(ページの文章)
一上告代理人右田堯雄の上告理由第一点について

たばこ事業法二二条は、たばこ専売法(昭和五九年法律第六八号により廃止)の下において指定を受けた製造たばこの小売人には零細経営者が多いことや身体障害者福祉法等の趣旨に従って身体障害者等についてはその指定に際して特別の配慮が加えられてきたことなどにかんがみ、たばこ専売制度の廃止に伴う激変を回避することによって、たばこ事業法附則一〇条一項に基づき製造たばこの小売販売業を行うことの許可を受けた者とみなされる右小売人の保護を図るため、当分の間に限り、製造たばこの小売販売業について許可制を採用することとしたものであり、右許可制の採用は、公共の福祉に適合する目的のために必要かつ合理的な範囲にとどまる措置ということができる。そして、同法二三条三号、同法施行規則二〇条二号及びこれを受けた大蔵大臣依命通達(昭和六〇年三月二八日付け蔵専第五六号)による製造たばこの小売販売業に対する適正配置規制は、右目的のために必要かつ合理的な範囲にとどまるものであって、これが著しく不合理であることが明白であるとは認め難い。したがって、製造たばこの小売販売業に対する右規制が、憲法二二条一項に違反するということはできない。以上は、最高裁昭和四五年(あ)第二三号同四七年一一月二二日大法廷判決・刑集二六巻九号五八六頁の趣旨に徴して明らかである。これと同旨の原審の判断は正当として是認することができ、原判決に所論の違憲はない。論旨は採用することができない。

二同第二点について

原審の適法に確定した事実関係の下においては、所論の点に関する原審の判断は正当として是認することができ、原判決に所論の違法はない。論旨は採用することができない。

よって、行政事件訴訟法七条、民訴法四〇一条、九五条、八九条に従い、裁判官全員一致の意見で、主文のとおり判決する。

(表示データ)
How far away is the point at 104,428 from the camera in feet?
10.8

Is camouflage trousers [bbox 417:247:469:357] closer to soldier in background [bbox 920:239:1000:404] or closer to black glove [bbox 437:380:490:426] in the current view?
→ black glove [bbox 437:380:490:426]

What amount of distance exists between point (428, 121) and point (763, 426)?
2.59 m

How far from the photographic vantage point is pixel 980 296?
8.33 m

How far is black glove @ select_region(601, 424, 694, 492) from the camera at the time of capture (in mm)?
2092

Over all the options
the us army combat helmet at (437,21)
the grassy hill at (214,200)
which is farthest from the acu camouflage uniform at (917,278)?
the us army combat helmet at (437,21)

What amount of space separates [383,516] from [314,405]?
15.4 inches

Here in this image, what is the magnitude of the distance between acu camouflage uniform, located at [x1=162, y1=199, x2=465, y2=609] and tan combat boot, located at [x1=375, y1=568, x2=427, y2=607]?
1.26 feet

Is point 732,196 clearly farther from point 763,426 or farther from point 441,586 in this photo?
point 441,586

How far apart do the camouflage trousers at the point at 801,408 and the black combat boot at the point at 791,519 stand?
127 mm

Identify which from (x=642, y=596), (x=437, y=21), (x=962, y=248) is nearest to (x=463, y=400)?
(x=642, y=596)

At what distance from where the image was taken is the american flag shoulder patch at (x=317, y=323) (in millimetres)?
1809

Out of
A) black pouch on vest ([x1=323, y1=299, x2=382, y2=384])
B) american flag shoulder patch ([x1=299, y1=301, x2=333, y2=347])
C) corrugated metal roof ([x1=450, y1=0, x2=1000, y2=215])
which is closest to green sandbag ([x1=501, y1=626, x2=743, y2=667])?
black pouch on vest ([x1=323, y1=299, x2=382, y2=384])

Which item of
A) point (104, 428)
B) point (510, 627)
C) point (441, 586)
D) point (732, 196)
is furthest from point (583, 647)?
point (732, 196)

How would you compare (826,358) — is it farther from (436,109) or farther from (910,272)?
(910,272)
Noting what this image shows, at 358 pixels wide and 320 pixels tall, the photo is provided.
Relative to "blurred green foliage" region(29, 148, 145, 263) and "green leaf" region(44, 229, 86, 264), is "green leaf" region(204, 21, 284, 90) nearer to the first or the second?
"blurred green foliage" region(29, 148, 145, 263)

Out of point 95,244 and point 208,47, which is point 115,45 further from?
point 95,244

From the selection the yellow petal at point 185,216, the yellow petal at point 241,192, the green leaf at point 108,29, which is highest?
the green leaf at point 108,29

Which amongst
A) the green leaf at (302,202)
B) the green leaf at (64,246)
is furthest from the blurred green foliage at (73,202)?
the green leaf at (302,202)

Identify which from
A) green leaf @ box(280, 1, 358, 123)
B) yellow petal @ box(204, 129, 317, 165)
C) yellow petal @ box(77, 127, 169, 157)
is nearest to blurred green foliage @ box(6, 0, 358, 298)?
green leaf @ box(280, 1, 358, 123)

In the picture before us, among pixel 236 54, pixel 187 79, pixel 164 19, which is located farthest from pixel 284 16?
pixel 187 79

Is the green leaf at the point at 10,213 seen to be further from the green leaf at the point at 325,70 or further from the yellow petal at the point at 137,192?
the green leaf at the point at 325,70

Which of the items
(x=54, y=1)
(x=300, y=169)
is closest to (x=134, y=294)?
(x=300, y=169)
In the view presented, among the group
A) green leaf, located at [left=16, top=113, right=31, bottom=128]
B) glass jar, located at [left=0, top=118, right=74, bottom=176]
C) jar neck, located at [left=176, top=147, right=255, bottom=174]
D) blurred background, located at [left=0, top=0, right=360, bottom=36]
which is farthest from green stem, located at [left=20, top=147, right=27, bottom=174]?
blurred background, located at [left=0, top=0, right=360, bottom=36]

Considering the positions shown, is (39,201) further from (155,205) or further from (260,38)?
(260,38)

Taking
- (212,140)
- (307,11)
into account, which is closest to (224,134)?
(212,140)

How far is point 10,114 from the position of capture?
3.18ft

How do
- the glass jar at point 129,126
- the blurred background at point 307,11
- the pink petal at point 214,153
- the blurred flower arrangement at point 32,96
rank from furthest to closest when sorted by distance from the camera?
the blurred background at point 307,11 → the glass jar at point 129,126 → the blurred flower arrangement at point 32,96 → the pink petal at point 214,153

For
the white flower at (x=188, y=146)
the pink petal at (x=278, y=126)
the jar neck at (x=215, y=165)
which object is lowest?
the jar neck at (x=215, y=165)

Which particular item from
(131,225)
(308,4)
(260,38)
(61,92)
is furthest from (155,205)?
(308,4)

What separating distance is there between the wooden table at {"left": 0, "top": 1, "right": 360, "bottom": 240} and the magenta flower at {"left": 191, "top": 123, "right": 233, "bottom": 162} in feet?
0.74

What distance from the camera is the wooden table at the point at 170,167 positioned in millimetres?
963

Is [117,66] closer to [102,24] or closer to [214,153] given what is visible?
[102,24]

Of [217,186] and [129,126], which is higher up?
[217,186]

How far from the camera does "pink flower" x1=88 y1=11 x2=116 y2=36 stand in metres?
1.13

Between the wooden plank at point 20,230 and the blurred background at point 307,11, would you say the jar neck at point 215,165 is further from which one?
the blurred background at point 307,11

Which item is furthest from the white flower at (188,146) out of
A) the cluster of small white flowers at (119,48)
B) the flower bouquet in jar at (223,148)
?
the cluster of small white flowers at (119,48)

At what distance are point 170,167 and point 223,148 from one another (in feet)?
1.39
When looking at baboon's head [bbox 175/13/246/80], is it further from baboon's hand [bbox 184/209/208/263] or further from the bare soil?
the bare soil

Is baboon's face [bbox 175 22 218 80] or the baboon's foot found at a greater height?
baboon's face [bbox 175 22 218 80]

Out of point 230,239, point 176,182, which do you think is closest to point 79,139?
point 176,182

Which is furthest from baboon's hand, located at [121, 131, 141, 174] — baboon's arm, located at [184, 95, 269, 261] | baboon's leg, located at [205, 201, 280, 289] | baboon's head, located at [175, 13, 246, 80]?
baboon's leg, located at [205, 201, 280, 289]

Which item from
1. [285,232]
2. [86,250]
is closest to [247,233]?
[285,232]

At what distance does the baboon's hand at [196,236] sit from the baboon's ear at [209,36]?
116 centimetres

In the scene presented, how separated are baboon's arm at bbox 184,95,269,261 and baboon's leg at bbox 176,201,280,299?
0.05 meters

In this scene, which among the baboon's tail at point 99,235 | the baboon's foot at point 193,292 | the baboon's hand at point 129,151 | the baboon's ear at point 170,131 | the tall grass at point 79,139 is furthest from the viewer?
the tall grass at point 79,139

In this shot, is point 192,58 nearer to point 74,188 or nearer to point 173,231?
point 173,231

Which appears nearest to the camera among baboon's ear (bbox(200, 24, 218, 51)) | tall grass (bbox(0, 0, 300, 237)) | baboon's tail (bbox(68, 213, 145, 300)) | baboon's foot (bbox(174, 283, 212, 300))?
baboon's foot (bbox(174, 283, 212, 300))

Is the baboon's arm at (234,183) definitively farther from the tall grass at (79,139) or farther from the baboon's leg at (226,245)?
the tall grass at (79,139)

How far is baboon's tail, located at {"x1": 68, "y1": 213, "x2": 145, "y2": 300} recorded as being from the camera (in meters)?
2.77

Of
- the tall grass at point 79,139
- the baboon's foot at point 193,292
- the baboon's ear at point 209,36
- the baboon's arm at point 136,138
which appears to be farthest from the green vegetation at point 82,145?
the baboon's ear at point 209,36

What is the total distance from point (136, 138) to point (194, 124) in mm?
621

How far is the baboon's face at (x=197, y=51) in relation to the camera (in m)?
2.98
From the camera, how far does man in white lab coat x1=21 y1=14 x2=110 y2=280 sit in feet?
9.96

(やること 1) ページの文章によると、たばこ事業法二二条の許可制は、いつまでの期間に限って採用されたものですか。
(やること 2) ページの文章の「一上告代理人右田堯雄の上告理由第一点について」から「法はない。論旨は採用することができない。」までを全部、「小売人」を「小売店」に変えて書き直してください。
データは見なくてかまいません。

(答え 1) 当分の間に限って採用されたものです。

(答え 2)
一上告代理人右田堯雄の上告理由第一点について

たばこ事業法二二条は、たばこ専売法(昭和五九年法律第六八号により廃止)の下において指定を受けた製造たばこの小売店には零細経営者が多いことや身体障害者福祉法等の趣旨に従って身体障害者等についてはその指定に際して特別の配慮が加えられてきたことなどにかんがみ、たばこ専売制度の廃止に伴う激変を回避することによって、たばこ事業法附則一〇条一項に基づき製造たばこの小売販売業を行うことの許可を受けた者とみなされる右小売店の保護を図るため、当分の間に限り、製造たばこの小売販売業について許可制を採用することとしたものであり、右許可制の採用は、公共の福祉に適合する目的のために必要かつ合理的な範囲にとどまる措置ということができる。そして、同法二三条三号、同法施行規則二〇条二号及びこれを受けた大蔵大臣依命通達(昭和六〇年三月二八日付け蔵専第五六号)による製造たばこの小売販売業に対する適正配置規制は、右目的のために必要かつ合理的な範囲にとどまるものであって、これが著しく不合理であることが明白であるとは認め難い。したがって、製造たばこの小売販売業に対する右規制が、憲法二二条一項に違反するということはできない。以上は、最高裁昭和四五年(あ)第二三号同四七年一一月二二日大法廷判決・刑集二六巻九号五八六頁の趣旨に徴して明らかである。これと同旨の原審の判断は正当として是認することができ、原判決に所論の違憲はない。論旨は採用することができない。

二同第二点について

原審の適法に確定した事実関係の下においては、所論の点に関する原審の判断は正当として是認することができ、原判決に所論の違法はない。論旨は採用することができない。